(Collected data entries)
--- START ---
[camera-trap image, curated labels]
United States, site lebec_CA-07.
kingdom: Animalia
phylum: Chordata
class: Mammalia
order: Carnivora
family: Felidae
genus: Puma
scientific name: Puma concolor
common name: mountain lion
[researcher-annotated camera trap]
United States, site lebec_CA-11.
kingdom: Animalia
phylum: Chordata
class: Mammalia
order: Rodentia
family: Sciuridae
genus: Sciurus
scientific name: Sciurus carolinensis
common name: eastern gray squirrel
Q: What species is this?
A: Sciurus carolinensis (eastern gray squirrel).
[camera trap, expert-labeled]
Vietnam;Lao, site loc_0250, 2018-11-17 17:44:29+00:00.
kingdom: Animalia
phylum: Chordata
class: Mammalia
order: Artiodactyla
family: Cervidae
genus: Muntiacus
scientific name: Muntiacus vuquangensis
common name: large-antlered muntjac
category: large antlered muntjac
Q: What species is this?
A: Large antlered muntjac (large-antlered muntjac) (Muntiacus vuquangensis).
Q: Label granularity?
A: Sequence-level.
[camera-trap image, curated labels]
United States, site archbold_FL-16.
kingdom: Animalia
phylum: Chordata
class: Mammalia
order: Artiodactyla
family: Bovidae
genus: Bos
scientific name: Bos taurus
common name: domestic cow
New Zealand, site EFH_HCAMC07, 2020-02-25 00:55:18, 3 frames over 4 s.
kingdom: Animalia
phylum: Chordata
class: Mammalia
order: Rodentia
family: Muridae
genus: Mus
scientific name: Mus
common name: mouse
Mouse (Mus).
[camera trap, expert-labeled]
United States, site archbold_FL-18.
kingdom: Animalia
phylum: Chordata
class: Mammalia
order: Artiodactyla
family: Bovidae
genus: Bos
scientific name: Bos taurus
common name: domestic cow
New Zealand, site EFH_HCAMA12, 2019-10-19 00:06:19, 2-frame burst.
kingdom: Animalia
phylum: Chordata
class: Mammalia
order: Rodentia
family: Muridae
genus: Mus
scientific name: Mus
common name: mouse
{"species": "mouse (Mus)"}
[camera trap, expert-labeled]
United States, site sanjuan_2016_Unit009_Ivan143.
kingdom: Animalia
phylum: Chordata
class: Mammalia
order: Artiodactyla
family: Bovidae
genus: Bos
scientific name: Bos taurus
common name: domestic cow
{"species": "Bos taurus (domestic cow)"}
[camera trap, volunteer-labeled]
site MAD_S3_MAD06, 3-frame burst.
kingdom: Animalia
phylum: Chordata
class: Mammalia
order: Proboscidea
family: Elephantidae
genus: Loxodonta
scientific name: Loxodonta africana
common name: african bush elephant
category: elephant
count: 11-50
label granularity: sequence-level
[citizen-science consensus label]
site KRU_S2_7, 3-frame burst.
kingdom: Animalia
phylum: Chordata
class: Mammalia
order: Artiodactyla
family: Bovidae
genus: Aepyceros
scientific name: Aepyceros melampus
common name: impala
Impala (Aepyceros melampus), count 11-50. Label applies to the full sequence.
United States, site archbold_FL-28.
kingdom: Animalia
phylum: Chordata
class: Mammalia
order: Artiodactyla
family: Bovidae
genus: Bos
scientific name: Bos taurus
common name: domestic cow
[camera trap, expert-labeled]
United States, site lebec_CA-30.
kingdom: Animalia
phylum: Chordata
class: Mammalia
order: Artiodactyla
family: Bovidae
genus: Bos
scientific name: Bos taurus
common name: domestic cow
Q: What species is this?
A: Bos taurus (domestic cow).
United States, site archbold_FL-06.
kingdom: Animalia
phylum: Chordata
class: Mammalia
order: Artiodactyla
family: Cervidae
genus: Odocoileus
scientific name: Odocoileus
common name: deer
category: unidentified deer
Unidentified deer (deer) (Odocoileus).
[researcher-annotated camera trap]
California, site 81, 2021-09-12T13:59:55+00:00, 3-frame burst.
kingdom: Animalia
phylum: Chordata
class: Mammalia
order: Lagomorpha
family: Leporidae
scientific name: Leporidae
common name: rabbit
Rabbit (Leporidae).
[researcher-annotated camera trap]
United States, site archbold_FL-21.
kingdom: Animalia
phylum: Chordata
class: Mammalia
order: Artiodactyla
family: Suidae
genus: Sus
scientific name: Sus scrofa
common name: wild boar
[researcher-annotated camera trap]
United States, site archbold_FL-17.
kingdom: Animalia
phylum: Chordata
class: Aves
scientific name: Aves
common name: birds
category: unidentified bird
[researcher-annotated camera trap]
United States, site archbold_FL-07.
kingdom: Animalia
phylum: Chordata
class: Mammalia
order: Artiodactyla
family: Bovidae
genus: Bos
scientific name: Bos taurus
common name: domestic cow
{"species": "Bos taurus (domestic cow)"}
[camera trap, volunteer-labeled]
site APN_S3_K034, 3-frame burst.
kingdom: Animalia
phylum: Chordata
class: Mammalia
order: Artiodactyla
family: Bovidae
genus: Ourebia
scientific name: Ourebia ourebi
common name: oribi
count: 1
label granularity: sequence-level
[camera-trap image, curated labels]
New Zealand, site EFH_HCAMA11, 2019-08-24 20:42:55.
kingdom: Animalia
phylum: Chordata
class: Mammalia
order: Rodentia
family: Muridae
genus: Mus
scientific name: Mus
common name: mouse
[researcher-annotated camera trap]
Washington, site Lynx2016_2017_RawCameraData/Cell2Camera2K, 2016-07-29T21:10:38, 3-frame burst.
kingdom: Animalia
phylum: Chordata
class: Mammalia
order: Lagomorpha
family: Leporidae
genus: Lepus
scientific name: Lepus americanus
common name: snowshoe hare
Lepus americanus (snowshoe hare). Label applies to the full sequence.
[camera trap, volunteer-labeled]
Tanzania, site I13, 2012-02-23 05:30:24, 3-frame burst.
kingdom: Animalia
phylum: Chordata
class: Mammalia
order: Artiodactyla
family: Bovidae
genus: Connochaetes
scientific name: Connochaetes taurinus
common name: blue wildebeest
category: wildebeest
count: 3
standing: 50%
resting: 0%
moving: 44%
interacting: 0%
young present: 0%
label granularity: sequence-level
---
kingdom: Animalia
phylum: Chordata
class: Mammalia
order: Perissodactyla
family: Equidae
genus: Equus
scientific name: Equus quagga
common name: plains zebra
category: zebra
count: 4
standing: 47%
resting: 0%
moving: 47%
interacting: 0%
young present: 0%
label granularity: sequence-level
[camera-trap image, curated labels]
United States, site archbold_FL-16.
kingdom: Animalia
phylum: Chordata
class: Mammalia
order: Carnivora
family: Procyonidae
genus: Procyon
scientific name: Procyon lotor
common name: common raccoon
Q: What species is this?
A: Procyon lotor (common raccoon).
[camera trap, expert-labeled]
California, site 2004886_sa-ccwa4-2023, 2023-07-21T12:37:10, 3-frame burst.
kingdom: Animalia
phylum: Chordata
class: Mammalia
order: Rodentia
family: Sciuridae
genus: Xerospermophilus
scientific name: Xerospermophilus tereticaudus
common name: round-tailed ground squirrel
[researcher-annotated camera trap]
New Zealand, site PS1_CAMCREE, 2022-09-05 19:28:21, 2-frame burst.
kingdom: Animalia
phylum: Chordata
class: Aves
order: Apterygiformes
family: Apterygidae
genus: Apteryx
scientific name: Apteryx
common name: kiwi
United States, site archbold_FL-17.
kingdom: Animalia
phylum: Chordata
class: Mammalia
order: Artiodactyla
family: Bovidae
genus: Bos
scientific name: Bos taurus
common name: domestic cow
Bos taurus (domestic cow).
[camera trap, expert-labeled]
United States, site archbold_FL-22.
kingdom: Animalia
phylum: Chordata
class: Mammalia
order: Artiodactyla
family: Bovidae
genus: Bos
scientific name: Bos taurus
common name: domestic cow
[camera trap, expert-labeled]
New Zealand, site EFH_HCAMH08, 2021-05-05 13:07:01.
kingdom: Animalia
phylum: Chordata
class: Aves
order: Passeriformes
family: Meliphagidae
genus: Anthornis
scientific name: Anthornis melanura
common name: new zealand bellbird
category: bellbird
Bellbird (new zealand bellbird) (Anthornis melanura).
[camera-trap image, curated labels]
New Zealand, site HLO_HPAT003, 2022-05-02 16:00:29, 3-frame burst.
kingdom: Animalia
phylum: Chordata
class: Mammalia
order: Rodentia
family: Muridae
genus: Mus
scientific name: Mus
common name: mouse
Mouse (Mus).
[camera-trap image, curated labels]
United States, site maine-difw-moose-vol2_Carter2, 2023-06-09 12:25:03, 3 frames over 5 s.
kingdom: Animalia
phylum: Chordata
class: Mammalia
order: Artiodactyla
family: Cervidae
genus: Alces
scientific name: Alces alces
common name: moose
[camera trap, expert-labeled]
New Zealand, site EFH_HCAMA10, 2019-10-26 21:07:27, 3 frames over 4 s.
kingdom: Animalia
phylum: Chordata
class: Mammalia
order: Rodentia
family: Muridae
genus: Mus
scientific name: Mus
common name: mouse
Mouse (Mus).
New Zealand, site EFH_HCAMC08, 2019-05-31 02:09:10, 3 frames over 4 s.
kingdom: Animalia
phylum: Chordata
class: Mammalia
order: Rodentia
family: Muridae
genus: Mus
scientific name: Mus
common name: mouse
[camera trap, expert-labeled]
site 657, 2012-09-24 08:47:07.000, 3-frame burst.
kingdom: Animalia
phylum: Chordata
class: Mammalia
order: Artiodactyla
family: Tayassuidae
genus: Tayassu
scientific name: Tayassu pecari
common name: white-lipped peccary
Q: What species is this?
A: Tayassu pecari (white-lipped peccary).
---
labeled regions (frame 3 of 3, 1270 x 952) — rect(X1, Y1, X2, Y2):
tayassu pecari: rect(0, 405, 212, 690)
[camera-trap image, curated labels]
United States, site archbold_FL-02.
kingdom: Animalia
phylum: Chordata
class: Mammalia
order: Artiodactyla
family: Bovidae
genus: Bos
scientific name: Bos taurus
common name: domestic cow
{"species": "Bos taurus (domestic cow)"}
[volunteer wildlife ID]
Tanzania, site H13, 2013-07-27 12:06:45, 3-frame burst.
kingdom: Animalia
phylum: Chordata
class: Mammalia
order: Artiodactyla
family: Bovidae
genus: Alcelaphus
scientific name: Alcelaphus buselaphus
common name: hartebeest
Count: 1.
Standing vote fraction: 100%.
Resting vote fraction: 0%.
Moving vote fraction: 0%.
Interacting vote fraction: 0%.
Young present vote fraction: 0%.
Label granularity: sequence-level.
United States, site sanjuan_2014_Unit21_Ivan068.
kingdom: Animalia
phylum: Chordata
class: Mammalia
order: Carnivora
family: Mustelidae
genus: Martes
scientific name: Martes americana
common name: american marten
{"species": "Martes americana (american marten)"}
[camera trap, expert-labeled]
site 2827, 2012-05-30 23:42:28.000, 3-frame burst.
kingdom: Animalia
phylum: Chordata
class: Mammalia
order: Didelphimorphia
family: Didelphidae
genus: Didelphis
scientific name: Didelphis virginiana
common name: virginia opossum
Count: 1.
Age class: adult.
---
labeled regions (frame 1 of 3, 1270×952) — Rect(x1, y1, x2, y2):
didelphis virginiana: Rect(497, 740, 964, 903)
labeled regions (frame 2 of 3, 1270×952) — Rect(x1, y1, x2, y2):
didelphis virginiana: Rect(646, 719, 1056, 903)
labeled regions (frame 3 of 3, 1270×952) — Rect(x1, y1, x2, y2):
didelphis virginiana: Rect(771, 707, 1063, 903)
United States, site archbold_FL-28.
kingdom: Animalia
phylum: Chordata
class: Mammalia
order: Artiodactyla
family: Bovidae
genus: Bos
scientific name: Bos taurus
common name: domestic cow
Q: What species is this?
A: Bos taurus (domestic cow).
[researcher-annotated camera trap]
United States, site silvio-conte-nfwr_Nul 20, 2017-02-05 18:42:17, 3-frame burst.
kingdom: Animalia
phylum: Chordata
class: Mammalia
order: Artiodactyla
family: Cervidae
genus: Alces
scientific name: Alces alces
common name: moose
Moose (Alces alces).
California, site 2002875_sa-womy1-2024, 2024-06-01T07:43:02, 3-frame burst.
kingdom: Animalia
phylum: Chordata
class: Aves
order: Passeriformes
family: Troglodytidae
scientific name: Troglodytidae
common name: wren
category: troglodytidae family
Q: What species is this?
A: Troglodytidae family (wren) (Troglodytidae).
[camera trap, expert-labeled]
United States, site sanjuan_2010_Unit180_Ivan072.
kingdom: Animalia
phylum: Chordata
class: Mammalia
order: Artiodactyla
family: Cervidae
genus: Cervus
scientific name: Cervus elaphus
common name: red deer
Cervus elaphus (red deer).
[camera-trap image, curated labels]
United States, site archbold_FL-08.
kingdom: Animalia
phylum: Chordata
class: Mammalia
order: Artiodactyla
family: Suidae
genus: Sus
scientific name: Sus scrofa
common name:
--- END ---
- _Task goal_
Reproduce exactly the section above that begins at the line containing "Vietnam;Lao, site loc_0250, 2018-11-17" and ends at the line containing "category: large antlered muntjac", leaving out all other lines.

- _Output_
Vietnam;Lao, site loc_0250, 2018-11-17 17:44:29+00:00.
kingdom: Animalia
phylum: Chordata
class: Mammalia
order: Artiodactyla
family: Cervidae
genus: Muntiacus
scientific name: Muntiacus vuquangensis
common name: large-antlered muntjac
category: large antlered muntjac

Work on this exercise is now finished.